Nepal recently implemented the world’s largest graphic health warnings on tobacco packs, covering 90 percent of the front and back of the pack. Nepal’s new warnings set a global example and show other countries what can be accomplished by prioritizing health and standing up to the tobacco industry.
The warning labels were implemented despite aggressive efforts by the tobacco industry and its allies to stop them. Nepal’s warning label law came under attack by tobacco industry allies including the U.S. Chamber of Commerce, as documented in the report U.S. Chamber of Commerce: Blowing Smoke for Big Tobacco we and our partners released earlier this year.
Research shows that effective warning labels increase knowledge about risks associated with smoking and can influence future decisions about smoking. Large, graphic warnings are most effective at motivating smokers to quit, discouraging non-smokers from starting, and keep ex-smokers from starting again. They can also be recognized by low-literacy audiences and children – two vulnerable population groups.
A recent study in Nepal found that 90 percent of Nepalese believe the warning labels are effective at preventing people from starting to smoke. Additionally, 95 percent of ex-smokers who participated in the study said the warning labels were effective at convincing them not to start again.

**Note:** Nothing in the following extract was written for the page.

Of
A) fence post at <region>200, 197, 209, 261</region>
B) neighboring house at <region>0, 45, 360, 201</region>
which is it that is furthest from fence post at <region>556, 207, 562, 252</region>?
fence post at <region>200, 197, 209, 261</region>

Globally, at least 77 countries and jurisdictions have graphic health warning requirements, according to a report by the Canadian Cancer Society. Nepal’s leadership in implementing its new warnings should serve as an example for neighboring countries, including India and Pakistan, that are struggling to implement their health warning laws.
We congratulate Nepal for prioritizing the health of its people, standing up to the tobacco industry and leading the world in taking strong action to reduce tobacco use.